4.5 Dit brengt de Commissie bij de vraag of Consument aanvullend dekking – namelijk reparatie van zijn toestel – kan vorderen op grond van artikel 3.1 van de Verzekering. In deze bepaling wordt de dekking van de Verzekering nader omschreven. Voor zover Consument een beroep doet op dekking op grond van deze bepaling, rust de bewijslast op Consument nu deze zich beroept op het rechtsgevolg van de dekking door de Verzekering. Vergelijk artikel 150 Wetboek van Burgerlijke Rechtsvordering.
Voor dekking onder genoemde bepaling is van allereerst van belang dat er sprake is van een plotselinge en onvoorzien van buiten komend onheil. Verzekeraar heeft gemotiveerd betwist dat hiervan sprake is nu naar zijn oordeel bij een stevige verpakking van het toestel de schade aan het toestel nooit zou zijn ontstaan. Consument is er naar het oordeel van de Commissie niet in geslaagd deze betwisting voldoende te weerleggen. Derhalve slaagt het beroep van Consument op art. 3.1 van de Verzekering niet.

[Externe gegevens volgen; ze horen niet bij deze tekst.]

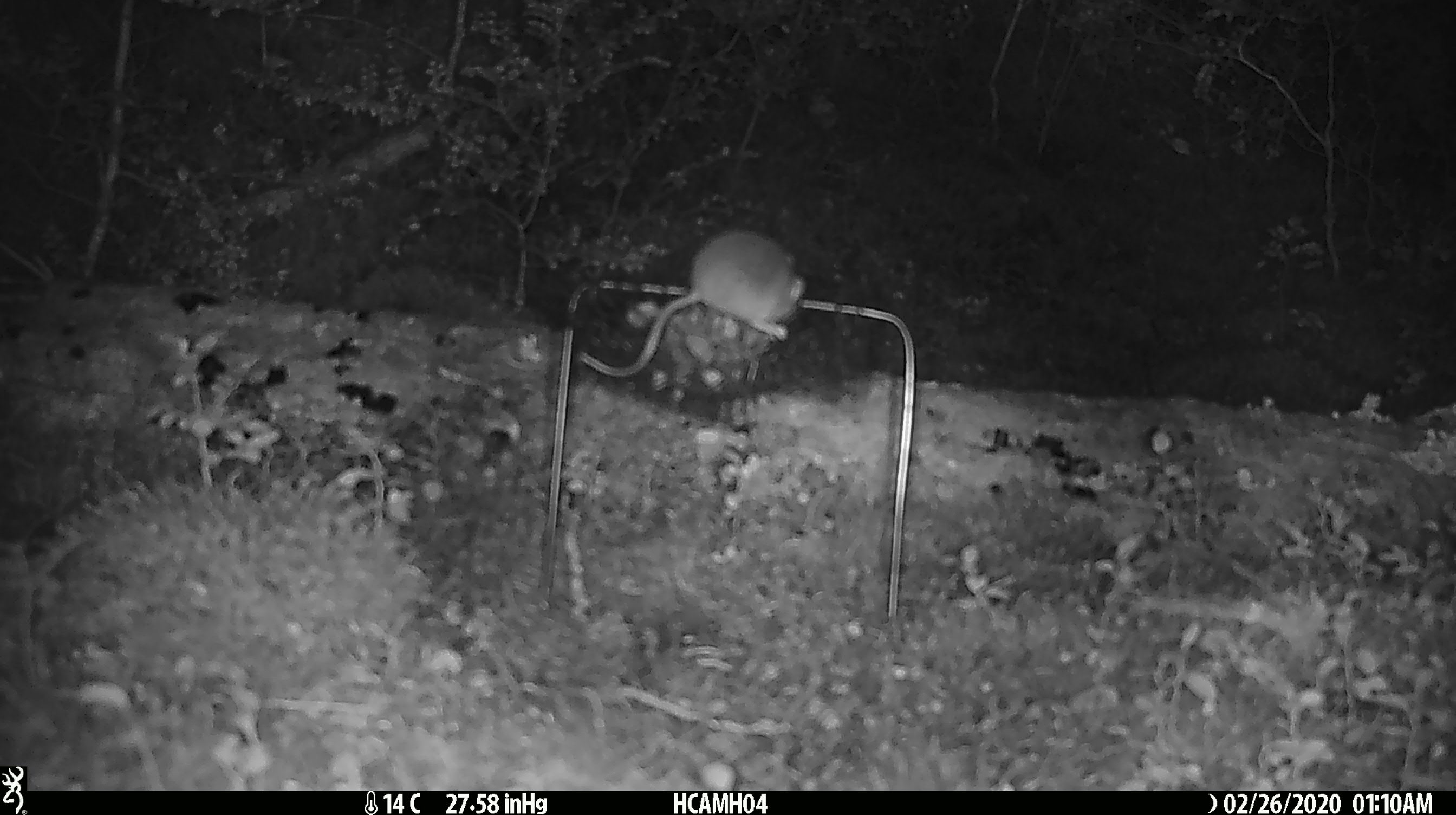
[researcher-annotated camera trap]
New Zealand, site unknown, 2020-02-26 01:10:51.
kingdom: Animalia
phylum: Chordata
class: Mammalia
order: Rodentia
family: Muridae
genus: Mus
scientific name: Mus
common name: mouse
Mouse (Mus).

4.6 Gelet op het voorgaande is de Commissie van oordeel dat Verzekeraar gehouden is tot vergoeding aan Consument van de schade van € 150,- en – voor zover Consument dat wenst – tot teruggave van het niet-gerepareerde toestel van Consument.

5. Beslissing

De Commissie beslist dat Verzekeraar binnen vier weken na de dag waarop een afschrift van deze beslissing aan partijen is verstuurd, aan Consument vergoedt een bedrag van € 150,- en aan Consument zijn niet-gerepareerde toestel retourneert, indien hij dat wenst.

In artikel 5 van het Reglement van de Commissie van Beroep Financiële Dienstverlening is bepaald in welke gevallen beroep openstaat van bindende beslissingen van de Geschillencommissie Financiële Dienstverlening bij de Commissie van Beroep Financiële Dienstverlening. Daarbij geldt een termijn van zes weken na verzending van deze uitspraak. Op de website van Kifid vindt u praktische informatie over het instellen van beroep. Zie hiervoor www.kifid.nl/consumenten/hoe-wordt-uw-klacht-behandeld.

U kunt, binnen twee weken na de verzenddatum van deze uitspraak, bij de Voorzitter van de Geschillencommissie Financiële Dienstverlening schriftelijk een verzoek indienen tot herstel van kennelijke vergissingen in de uitspraak. U moet daarbij met name denken aan correctie van reken- of schrijffouten en verbetering van namen en data. De volledige procedure met de termijnen die daarbij in acht moeten worden genomen staat beschreven in artikel 46 van het Reglement.